Austria: Centrally Located, Great for Travel

Exchange isn’t only about living in a new city, a long way from home. It’s about seeing as much of the world as you can that is now suddenly at your doorstep.

Vienna has many perks. A historical and cultural hub, a lively city and a wonderful coffee culture. For this post, however, the most important perk is its central location in Europe.

Whilst my classes were on, I have been incredibly lucky to have been able to take five subjects, one pre-semester language course, and still have been able to travel to 12 cities in 9 countries.

Devin Castle


Bratislava, Slovakia 

Likely to be the first international trip for many of Vienna’s exchange students,

Bratislava is a mere 45-minute train ride away (literally less time than it takes me to get to uni from home in Brisbane). The city itself is small, but the food is cheap. My tip: take a bus out of town to Devin Castle (pictured). It’s a 6th Century ruin that sits at the fork of two rivers, and it undoubtedly adds to the Bratislava experience.

The Chain Bridge and Parliament


Budapest, Hungary

Budapest is about 2.5 hours away, and a very historical, interesting city. There’s quite a bit to see and do in Budapest, and a free walking tour is a great way to see a lot of it (they’re great in every city, not just

Budapest!), as well as hear stories about what you’re looking at. I also loved the tranquility of the thermal baths.

Graz, Austria

If you do the pre-semester orientation and cultural program, you’ll go to Graz, but because my friend and I didn’t, we took a spontaneous day-trip instead. Although it’s one of Austria’s largest cities, we managed to see most things, including climbing the hill to the Uhrturm (clock tower) in that time.

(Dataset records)
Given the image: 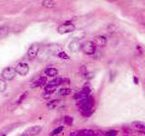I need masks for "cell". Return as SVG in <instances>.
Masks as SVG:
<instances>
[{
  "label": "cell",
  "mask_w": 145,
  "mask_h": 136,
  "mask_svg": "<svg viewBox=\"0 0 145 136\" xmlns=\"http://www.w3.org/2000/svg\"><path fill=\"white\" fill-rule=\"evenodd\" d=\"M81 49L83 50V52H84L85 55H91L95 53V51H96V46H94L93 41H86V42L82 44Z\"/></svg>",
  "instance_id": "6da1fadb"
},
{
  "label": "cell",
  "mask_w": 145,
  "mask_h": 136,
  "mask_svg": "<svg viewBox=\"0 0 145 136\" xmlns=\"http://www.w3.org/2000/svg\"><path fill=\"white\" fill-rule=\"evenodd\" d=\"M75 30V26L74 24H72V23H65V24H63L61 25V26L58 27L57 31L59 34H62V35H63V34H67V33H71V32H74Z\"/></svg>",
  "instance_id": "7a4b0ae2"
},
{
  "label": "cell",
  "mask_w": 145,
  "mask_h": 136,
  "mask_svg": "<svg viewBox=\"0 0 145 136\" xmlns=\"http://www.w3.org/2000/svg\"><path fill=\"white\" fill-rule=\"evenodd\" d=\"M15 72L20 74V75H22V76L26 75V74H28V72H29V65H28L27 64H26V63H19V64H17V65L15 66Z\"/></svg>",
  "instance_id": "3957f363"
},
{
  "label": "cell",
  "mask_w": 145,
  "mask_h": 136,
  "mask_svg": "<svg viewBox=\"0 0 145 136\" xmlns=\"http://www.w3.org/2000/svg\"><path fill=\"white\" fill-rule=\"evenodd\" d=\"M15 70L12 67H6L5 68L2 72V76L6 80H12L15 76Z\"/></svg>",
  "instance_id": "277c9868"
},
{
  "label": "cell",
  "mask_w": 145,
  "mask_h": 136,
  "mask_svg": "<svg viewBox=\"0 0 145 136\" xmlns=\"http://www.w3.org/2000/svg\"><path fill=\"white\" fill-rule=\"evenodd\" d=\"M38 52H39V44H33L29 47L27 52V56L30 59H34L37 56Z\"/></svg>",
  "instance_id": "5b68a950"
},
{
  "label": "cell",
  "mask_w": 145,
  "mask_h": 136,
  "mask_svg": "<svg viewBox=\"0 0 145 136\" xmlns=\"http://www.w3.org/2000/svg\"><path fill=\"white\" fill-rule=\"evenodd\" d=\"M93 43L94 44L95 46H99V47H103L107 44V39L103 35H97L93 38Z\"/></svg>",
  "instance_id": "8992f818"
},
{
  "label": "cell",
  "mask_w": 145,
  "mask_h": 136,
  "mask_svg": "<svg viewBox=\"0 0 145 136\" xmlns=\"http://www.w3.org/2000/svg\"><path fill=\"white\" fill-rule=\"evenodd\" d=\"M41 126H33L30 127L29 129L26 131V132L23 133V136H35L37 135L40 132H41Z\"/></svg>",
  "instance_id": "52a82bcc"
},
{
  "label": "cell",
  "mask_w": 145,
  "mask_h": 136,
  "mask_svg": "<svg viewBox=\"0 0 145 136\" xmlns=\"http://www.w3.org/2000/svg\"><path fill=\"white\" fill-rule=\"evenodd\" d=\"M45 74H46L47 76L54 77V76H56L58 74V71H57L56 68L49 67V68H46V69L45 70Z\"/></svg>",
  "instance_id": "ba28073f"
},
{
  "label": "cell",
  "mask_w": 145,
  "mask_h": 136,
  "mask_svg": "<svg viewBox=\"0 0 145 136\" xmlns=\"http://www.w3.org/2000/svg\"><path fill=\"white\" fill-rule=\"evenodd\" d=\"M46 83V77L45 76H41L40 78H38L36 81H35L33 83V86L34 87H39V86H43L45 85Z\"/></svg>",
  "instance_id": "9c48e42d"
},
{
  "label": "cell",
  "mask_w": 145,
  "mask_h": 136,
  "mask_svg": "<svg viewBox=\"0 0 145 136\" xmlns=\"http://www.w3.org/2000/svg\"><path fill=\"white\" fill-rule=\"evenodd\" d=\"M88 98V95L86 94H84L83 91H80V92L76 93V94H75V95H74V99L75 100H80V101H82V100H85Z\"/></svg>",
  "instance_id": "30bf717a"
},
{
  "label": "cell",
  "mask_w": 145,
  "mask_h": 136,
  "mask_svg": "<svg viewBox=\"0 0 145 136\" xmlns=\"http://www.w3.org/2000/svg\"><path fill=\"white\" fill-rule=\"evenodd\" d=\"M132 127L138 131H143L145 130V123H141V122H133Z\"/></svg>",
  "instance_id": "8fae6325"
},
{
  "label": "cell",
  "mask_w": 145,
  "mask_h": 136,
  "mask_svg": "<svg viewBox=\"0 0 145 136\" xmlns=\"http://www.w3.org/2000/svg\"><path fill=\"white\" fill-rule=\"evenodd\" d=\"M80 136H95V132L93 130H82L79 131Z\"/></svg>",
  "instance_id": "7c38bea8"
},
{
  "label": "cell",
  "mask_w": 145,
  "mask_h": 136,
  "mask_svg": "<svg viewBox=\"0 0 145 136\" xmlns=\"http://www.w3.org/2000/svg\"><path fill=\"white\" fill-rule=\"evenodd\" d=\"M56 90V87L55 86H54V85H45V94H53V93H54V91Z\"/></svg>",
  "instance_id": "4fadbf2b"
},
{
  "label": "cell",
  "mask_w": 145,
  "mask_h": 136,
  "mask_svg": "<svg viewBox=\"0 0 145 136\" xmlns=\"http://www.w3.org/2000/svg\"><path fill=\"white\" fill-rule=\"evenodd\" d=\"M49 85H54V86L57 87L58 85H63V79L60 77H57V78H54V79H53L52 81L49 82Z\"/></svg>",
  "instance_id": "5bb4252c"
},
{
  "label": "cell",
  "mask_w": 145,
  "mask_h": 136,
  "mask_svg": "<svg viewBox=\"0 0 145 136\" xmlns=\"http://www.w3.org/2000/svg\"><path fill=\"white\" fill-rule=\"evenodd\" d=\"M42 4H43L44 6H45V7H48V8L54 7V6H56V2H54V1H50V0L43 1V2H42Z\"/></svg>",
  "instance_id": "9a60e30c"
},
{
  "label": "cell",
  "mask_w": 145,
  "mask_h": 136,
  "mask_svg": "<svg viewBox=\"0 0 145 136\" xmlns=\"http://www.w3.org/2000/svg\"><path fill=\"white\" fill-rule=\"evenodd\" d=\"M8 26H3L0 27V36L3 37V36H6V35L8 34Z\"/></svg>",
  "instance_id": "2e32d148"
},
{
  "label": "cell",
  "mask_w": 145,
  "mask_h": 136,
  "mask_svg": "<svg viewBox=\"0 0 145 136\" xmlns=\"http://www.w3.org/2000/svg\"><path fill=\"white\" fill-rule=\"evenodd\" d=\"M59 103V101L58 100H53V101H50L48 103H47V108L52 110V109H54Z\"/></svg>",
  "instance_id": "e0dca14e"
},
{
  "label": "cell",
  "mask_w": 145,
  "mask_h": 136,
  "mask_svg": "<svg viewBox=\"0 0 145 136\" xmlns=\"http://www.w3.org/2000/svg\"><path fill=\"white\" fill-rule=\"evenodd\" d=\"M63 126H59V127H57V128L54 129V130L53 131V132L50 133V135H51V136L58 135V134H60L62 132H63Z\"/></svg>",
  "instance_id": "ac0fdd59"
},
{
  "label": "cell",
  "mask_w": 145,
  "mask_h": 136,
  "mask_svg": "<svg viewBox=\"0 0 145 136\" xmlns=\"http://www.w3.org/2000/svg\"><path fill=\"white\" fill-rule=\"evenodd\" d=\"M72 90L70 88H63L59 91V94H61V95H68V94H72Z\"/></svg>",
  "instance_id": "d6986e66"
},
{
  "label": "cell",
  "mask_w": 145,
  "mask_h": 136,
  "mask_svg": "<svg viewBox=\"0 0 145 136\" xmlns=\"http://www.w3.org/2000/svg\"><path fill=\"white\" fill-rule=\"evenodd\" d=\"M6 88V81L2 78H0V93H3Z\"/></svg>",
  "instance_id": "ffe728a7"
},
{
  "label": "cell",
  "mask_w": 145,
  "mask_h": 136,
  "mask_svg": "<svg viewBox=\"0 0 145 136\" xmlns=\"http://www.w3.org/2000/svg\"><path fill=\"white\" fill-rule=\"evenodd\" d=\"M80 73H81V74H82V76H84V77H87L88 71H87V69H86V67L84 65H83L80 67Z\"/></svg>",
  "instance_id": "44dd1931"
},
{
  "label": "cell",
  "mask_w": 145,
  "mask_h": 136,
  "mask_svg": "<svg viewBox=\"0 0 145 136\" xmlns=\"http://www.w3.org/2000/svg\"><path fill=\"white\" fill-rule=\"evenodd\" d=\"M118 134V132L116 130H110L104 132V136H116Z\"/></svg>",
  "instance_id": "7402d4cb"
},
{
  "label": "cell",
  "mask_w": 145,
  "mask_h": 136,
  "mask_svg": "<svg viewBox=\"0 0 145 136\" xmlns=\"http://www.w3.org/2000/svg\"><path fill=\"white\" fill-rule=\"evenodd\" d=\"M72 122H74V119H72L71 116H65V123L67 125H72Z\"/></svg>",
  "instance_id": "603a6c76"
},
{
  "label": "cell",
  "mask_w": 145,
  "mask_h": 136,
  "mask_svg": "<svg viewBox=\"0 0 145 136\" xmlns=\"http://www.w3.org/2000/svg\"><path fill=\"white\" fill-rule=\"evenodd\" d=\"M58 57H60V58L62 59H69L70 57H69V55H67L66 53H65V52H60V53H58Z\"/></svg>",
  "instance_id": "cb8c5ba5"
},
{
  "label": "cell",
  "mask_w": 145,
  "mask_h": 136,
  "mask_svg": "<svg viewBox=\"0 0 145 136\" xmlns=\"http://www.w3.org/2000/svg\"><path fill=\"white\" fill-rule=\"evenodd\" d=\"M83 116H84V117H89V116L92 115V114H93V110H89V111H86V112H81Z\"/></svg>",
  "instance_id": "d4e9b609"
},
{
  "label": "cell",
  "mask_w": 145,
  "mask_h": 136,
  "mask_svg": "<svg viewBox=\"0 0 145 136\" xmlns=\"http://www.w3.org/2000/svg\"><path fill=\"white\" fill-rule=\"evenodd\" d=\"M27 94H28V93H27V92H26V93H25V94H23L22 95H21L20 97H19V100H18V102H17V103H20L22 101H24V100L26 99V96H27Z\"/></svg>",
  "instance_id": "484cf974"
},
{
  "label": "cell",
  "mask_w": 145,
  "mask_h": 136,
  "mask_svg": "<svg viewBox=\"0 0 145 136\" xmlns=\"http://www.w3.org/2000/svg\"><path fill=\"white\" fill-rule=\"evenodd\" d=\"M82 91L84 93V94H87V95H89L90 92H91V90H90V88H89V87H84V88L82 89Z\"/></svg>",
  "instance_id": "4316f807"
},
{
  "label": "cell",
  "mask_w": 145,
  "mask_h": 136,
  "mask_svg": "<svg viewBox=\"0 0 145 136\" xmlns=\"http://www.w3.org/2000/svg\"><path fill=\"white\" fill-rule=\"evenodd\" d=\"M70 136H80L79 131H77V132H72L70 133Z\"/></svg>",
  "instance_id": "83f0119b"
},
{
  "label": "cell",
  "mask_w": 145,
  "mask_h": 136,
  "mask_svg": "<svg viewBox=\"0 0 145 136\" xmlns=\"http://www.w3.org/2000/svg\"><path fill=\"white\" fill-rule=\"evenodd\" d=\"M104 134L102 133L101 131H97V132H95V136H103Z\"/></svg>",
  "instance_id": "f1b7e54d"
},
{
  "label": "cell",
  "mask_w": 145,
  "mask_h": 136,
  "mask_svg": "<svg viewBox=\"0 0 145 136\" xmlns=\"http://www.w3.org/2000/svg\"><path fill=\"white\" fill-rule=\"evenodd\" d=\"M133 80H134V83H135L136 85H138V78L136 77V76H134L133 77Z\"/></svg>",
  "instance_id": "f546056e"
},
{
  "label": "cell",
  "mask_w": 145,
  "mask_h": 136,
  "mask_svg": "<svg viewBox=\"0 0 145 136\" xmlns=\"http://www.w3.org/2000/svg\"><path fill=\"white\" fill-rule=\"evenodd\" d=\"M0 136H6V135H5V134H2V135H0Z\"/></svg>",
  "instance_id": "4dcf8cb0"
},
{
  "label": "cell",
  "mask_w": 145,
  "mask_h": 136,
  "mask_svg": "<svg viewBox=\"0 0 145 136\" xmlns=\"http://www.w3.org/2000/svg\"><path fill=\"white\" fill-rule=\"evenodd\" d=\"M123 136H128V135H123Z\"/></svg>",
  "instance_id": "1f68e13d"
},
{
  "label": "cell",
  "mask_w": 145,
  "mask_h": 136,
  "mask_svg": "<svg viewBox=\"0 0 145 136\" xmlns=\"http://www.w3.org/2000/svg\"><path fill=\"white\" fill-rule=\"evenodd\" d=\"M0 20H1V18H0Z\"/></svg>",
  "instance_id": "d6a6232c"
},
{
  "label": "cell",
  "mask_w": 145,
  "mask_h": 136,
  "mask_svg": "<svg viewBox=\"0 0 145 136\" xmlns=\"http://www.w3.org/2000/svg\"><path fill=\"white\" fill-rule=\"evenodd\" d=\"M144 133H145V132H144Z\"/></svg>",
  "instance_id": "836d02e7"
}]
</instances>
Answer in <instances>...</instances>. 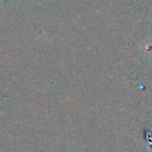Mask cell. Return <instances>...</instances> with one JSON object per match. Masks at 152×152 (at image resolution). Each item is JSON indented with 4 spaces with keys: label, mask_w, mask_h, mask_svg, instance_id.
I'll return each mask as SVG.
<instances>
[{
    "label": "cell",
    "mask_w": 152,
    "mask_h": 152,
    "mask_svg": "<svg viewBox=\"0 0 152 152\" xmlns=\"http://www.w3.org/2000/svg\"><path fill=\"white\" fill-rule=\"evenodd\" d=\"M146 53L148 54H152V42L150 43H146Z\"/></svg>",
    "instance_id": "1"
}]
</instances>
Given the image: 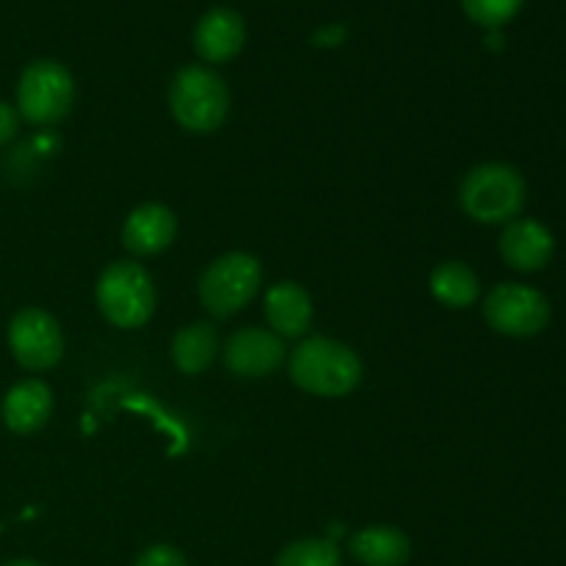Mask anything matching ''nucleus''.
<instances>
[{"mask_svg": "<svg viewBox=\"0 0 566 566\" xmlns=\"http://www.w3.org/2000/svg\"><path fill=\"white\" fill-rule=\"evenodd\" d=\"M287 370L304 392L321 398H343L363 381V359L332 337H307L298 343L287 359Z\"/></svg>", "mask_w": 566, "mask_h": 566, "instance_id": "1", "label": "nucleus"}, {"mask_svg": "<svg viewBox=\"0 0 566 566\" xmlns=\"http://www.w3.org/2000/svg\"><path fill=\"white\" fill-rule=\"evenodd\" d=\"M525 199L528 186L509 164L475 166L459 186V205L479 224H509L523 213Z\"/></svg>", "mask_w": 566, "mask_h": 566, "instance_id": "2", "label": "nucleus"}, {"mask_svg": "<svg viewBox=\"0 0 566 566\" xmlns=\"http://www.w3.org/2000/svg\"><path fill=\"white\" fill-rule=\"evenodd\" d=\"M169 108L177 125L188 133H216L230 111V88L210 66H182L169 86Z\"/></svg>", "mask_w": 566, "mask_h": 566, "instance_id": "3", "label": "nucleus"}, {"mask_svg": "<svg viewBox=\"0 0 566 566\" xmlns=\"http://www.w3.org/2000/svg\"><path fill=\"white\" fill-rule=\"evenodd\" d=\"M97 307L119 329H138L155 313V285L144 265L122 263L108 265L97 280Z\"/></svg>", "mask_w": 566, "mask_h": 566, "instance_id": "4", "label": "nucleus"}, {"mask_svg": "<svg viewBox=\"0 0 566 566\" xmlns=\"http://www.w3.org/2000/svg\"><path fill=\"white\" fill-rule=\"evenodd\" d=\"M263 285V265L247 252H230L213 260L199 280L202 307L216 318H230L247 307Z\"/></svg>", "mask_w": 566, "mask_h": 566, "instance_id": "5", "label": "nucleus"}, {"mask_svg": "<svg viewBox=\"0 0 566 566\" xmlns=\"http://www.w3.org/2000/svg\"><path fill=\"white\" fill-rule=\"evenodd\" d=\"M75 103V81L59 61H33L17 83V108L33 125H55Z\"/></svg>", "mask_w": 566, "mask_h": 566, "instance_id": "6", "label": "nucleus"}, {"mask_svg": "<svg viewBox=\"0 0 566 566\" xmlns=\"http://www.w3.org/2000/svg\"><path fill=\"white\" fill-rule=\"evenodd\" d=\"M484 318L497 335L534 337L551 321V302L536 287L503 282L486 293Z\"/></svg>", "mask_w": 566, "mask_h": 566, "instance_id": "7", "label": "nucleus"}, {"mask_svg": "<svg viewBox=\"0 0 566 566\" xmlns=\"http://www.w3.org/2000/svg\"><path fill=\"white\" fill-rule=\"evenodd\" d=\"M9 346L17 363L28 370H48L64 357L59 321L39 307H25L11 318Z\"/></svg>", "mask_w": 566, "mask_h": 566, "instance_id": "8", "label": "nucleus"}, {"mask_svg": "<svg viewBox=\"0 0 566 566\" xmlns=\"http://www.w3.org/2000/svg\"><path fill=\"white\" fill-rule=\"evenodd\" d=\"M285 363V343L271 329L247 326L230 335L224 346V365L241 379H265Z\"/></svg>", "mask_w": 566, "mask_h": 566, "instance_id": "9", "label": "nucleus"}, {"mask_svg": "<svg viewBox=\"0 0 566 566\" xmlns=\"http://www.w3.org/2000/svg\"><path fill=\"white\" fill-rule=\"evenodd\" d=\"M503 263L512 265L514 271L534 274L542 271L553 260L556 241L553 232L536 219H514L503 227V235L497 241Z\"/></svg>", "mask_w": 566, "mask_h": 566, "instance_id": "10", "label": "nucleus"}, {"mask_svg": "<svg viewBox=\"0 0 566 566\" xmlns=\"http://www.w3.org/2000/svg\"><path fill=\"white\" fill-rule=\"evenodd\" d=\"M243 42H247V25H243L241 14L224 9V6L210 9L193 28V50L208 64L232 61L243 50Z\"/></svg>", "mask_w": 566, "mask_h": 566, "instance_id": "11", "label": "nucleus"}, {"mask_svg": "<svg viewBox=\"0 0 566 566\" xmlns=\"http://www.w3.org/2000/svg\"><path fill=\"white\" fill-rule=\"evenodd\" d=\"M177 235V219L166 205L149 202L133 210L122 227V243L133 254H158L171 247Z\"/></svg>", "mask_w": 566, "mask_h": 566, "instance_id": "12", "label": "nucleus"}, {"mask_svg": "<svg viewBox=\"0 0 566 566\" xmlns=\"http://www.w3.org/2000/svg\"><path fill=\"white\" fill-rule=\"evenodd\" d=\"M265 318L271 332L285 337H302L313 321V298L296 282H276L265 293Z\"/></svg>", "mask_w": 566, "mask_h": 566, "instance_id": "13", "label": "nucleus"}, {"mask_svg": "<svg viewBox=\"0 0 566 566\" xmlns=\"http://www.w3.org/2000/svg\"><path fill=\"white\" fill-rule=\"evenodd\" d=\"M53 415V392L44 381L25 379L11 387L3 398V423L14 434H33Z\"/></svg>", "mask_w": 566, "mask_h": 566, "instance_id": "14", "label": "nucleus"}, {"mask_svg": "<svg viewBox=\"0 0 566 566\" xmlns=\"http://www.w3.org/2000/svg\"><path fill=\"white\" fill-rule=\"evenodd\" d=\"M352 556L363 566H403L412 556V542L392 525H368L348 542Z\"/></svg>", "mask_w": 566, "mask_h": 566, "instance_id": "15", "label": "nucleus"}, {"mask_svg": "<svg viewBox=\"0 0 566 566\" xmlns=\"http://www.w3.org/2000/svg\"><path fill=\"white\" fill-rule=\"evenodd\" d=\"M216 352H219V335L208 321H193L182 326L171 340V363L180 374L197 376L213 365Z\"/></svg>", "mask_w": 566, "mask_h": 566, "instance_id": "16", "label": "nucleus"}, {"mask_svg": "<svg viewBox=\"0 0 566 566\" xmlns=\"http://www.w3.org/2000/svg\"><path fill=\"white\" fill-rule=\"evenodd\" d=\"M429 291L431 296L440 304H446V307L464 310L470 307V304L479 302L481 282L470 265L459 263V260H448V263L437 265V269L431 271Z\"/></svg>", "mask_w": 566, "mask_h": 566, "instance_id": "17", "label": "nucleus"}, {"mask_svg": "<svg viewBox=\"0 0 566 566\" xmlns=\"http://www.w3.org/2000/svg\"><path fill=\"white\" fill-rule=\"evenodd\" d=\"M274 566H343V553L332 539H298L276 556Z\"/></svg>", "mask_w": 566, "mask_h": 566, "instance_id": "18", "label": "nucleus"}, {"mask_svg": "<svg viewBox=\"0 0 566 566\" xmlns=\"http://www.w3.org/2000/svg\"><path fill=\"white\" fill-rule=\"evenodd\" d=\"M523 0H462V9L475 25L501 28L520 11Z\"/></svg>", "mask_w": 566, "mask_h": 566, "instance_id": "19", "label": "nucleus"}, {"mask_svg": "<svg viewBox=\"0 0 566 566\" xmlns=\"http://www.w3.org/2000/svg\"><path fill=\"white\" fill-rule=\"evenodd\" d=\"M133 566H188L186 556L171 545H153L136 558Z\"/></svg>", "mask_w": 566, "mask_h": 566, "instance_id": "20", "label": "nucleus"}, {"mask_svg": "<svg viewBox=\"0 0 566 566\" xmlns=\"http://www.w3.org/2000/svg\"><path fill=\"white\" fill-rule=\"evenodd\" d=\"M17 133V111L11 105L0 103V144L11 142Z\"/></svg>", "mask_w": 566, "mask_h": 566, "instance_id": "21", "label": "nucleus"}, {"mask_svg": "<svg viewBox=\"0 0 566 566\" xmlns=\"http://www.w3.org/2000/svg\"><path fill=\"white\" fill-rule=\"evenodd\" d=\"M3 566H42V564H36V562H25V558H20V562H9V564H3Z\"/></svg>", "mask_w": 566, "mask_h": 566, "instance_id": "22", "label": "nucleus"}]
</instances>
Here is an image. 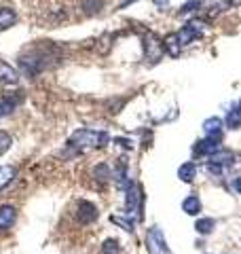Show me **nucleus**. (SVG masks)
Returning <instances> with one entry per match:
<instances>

** Exercise instructions **
From the travel post about Austria, return the part that opens with the words containing "The Chain Bridge" and closes with "the thermal baths.", copied verbatim.

** Response to this task **
The Chain Bridge and Parliament


Budapest, Hungary

Budapest is about 2.5 hours away, and a very historical, interesting city. There’s quite a bit to see and do in Budapest, and a free walking tour is a great way to see a lot of it (they’re great in every city, not just

Budapest!), as well as hear stories about what you’re looking at. I also loved the tranquility of the thermal baths.